Die Lehre vom Beweis nach den Stoikern
[1] Ein Argument ist eine Zusammenstellung aus Prämissen und Konsequenz. Dabei sind die Prämissen,
wie sie sagen, die zur Begründung des Schlusssatzes einhellig angenommenen
Aussagen, und die Konsequenz oder der Schlusssatz ist die aus ihnen
begründete Aussage. [...] Daher sagen sie auch, ein wahres Argument sei
dasjenige, was aus wahren Prämissen einen wahren Schlusssatz schlüssig
folgert. Von den wahren Argumenten sind wiederum die einen beweisend, die
anderen nicht beweisend.
[2] Beweisend sind diejenigen, die aus Offensichtlichem etwas nicht Offensichtliches folgern [...]. Nicht
beweisend ist z.B. das Argument 'Wenn es Tag ist, ist es hell; nun aber ist es
Tag; also ist es hell.'; denn dass es hell ist – der Schlusssatz des Arguments –
ist offensichtlich.
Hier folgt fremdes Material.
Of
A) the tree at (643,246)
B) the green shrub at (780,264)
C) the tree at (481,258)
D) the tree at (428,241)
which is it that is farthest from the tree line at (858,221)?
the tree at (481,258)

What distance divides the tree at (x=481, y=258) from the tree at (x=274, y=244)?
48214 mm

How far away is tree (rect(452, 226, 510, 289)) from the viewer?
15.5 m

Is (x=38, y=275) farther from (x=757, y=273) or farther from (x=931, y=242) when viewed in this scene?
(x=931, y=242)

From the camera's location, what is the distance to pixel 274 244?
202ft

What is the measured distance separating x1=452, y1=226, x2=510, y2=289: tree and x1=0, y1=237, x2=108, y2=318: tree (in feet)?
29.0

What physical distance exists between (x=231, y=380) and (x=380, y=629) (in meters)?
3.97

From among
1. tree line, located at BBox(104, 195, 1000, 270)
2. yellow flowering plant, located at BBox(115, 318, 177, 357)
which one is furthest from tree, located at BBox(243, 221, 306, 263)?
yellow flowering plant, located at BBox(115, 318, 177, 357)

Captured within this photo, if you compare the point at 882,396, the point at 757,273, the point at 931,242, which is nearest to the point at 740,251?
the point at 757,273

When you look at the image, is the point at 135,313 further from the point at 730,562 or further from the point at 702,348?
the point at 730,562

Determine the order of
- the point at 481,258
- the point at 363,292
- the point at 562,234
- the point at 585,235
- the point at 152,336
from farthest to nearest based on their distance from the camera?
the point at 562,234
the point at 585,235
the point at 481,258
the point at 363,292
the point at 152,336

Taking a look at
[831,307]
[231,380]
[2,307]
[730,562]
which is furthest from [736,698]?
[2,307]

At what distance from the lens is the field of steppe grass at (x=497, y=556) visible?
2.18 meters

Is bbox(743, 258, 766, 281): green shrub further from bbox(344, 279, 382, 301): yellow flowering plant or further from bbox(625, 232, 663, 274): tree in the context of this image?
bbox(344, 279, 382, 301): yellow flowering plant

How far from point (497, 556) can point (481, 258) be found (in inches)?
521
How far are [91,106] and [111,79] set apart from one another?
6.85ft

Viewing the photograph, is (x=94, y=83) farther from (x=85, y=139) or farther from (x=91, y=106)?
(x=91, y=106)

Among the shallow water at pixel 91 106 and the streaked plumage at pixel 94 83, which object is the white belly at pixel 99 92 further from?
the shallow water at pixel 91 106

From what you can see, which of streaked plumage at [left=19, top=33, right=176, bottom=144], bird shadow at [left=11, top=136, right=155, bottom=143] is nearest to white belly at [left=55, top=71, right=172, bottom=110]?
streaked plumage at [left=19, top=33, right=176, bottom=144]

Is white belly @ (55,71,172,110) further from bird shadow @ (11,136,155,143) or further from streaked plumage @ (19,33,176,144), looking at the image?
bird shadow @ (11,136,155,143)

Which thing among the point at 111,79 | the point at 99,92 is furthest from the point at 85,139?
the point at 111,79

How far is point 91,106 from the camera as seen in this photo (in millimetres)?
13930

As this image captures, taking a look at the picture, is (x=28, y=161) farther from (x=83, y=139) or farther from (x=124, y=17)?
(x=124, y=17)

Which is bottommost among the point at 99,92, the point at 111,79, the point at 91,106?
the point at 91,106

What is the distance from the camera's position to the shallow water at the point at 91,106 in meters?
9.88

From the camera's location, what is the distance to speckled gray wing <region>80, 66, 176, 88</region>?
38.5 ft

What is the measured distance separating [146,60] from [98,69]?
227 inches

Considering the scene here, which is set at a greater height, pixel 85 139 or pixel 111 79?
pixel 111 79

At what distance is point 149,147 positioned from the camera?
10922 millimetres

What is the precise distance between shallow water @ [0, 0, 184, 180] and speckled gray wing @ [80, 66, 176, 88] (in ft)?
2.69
Beweisend ist aber ein Argument wie 'Wenn Schweiß durch
die Haut fließt, gibt es gedanklich erfassbare Poren; nun aber fließt Schweiß
durch die Haut; also gibt es gedanklich erfassbare Poren.', denn es hat den nicht
offensichtlichen Schlusssatz 'also gibt es gedanklich erfassbare Poren'. [...] Ein
Beweis muss demnach ein Argument sein, außerdem schlüssig und auch noch
wahr, und er muss einen Schlusssatz haben, der nicht offensichtlich ist und
durch die Kraft der Prämissen enthüllt wird; und das ist der Grund, weswegen
gesagt wird: Der Beweis ist ein Argument, das aus akzeptierten Prämissen
vermittels einer schlüssigen Folgerung eine nicht offensichtliche Konsequenz
enthüllt.
Maimonides erklärt am Ende seines Werkes mit einem Gleichnis, in welchen Stufen man Gott nahe oder von ihm entfernt sein kann und betont den Vorzug des Beweiswissens
[1] Der Sultan ist in seinem Schloss, und zum untertänigen Volk im Ganzen gehören Menschen innerhalb der Stadt und außerhalb der Stadt; und zu denen, die in der Stadt sind, gehören solche, die sich vom Sultan abgewandt und ihre Aufmerksamkeit auf einen anderen Weg gerichtet haben; sowie solche, die das Haus des Sultans anstreben und sich ihm zuwenden; [...] aber bis jetzt haben sie die Mauer des Hauses noch nicht erblickt; und zu denen, die es anstreben, gehören solche, die zum Haus gelangt sind, aber sie gehen rings um es herum, um die Tür zu suchen; [...] und auch dadurch, dass jemand ins Innere des Hauses gelangt, sieht er den König nicht oder spricht mit ihm, sondern nachdem er ins Innere des Hauses gelangt ist, ist für ihn weiteres Bemühen erforderlich, das er leisten muss, und dann ist er unmittelbar beim Sultan zugegen, [...] hört entweder die Worte des Sultans oder spricht mit ihm [...].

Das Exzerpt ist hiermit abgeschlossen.